Next to the spartan ingredients for other pastries on this page, these delectable bites are positively indulgent with four – yes, that’s right – FOUR ingredients. Heavens to Betsy, Murgatroyd!  By turns sweet, crunchy, flaky, sharp – they are just the thing to accompany a mid-morning coffee or as an afternoon snack. The icing puff up around the apricot jam to form a crisp layer with softness underneath. The apricot jam caramelises in places for a chewy texture as well as a burst of tartness against the icing sugar. These pastries seem to be extremely popular in Italy, but as something to buy in a packet rather than something to make at home, which seems bizarre given they are so easy to make and so delicious to eat fresh.

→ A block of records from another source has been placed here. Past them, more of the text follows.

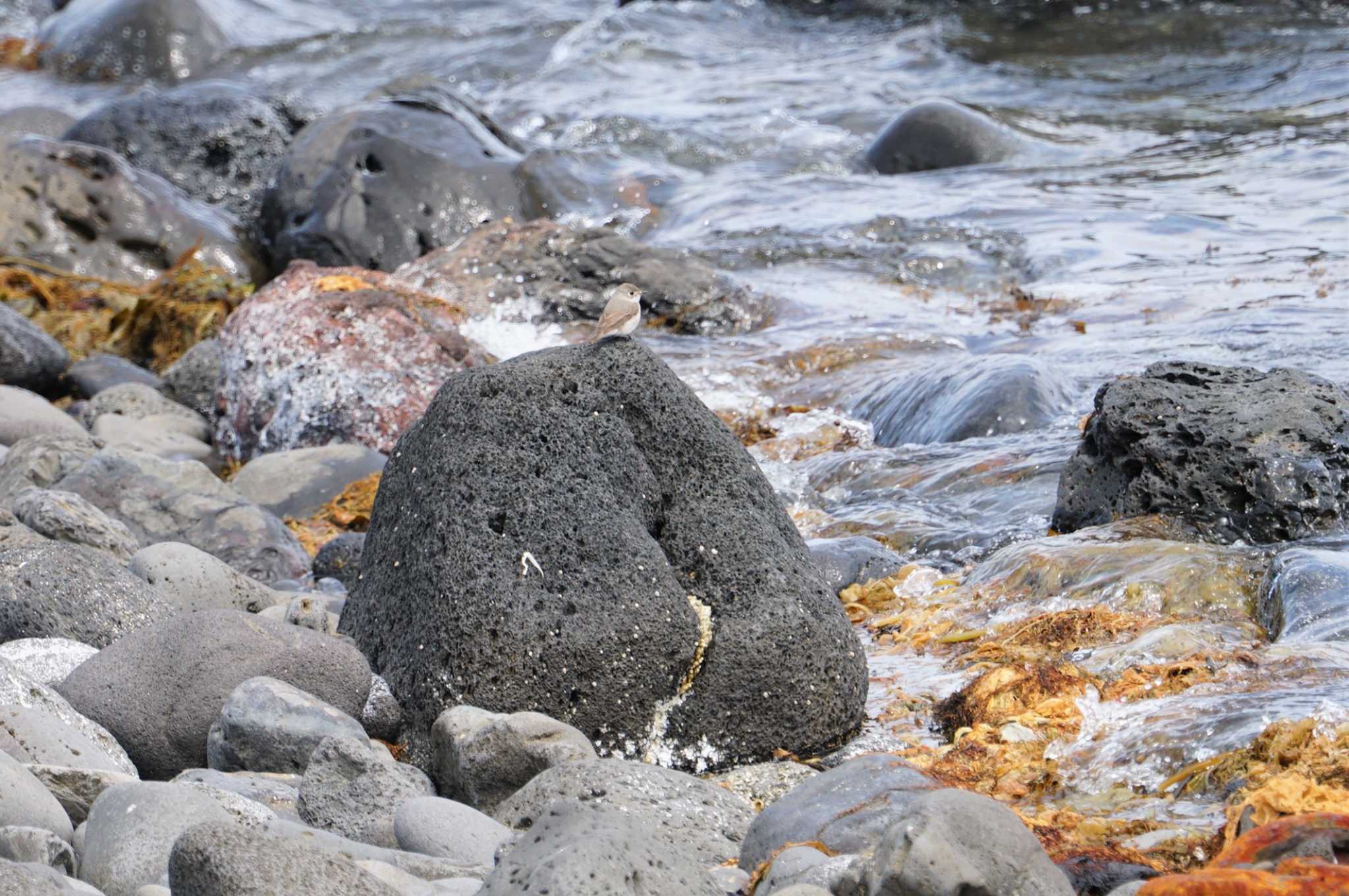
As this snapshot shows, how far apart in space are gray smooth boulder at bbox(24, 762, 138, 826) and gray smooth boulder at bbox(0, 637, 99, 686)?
870 mm

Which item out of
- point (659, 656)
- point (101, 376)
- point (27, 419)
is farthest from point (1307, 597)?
point (101, 376)

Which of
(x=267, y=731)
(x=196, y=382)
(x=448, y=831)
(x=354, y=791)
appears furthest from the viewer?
(x=196, y=382)

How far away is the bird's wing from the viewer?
448cm

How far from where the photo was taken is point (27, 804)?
326 centimetres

1 sheet ready rolled puff pastry
150g icing sugar
1 large egg-white
100g apricot jam

  • Unroll the pastry and smooth it flat.
  • Chill the pastry in the freezer for 15 minutes. This will make it easier to get a clean cut when dividing it up.
  • Heat the oven to 200°C, 180°C Fan.
  • Cut the pastry into 3-4cm strips and in half longways as per the image below.

  • Arrange the pastry on a baking sheet line with parchment paper.
  • Whisk the eggwhite and icing sugar together until thickened (royal icing).
  • Spread a generous (5mm) layer of icing over each finger of pastry. An offset pallet knife is useful for this.
  • Warm the jam a little and sieve or puree to remove any lumps.
  • Spoon the warm jam into a piping bag fitted with a small plain nozzle/tip.
  • Pipe 3 large Xs of jam onto each finger of iced pastry as below.

  • Bake for 20-25 minutes until the icing is puffed and tinted a pale brown and the pastry is cooked through. NB Check the underside to make sure it is browned to your liking.
  • Cool on a wire rack.
  • Enjoy warm and, when cold, store in an airtight container.